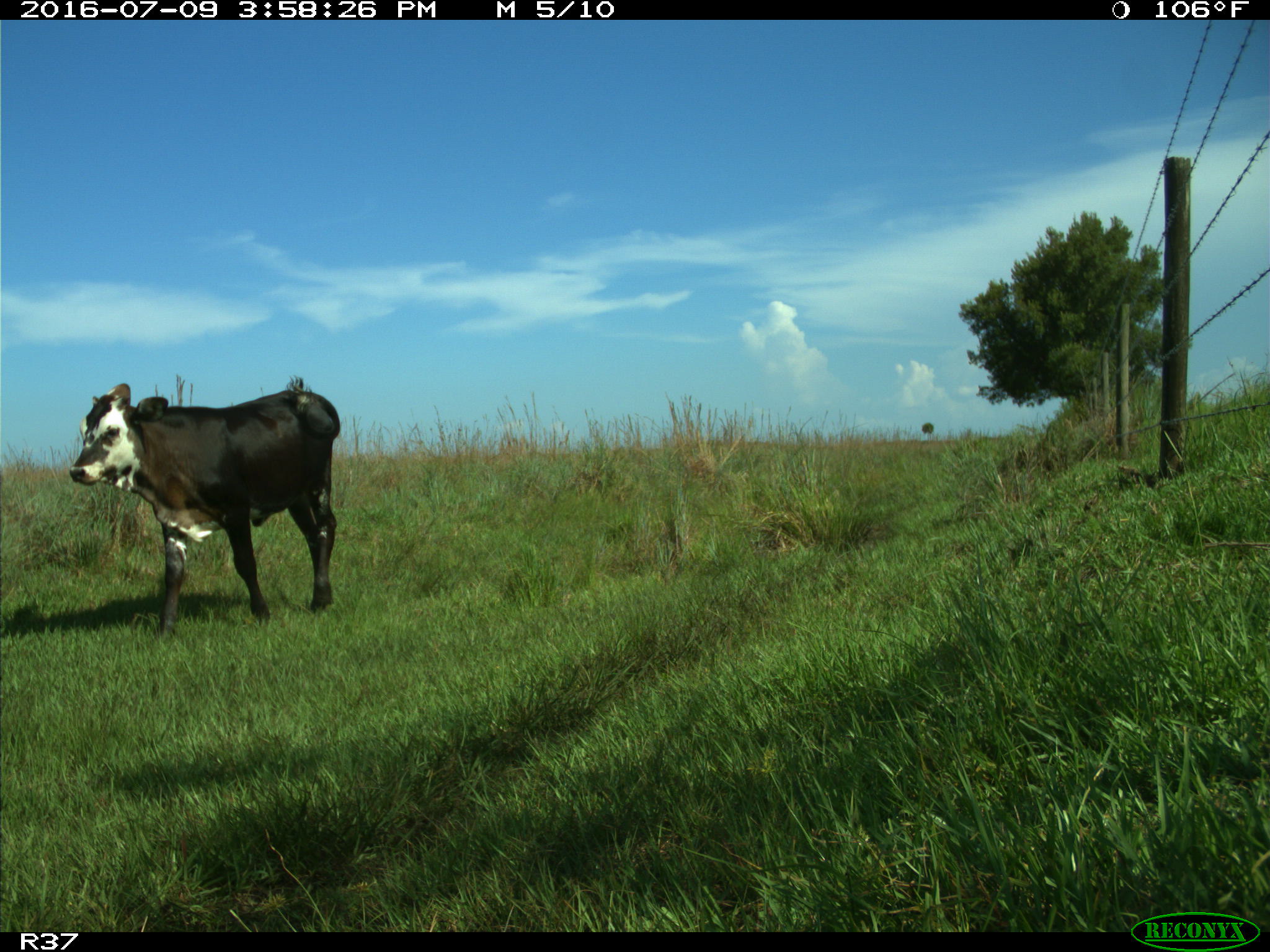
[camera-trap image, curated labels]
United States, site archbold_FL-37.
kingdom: Animalia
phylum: Chordata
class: Mammalia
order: Artiodactyla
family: Bovidae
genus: Bos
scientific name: Bos taurus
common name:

### PROBLEM REQUIREMENTS
Write out all the entries again, word for word, and print no images.

### ANSWER TO THIS TASK
[camera-trap image, curated labels]
United States, site archbold_FL-37.
kingdom: Animalia
phylum: Chordata
class: Mammalia
order: Artiodactyla
family: Bovidae
genus: Bos
scientific name: Bos taurus
common name:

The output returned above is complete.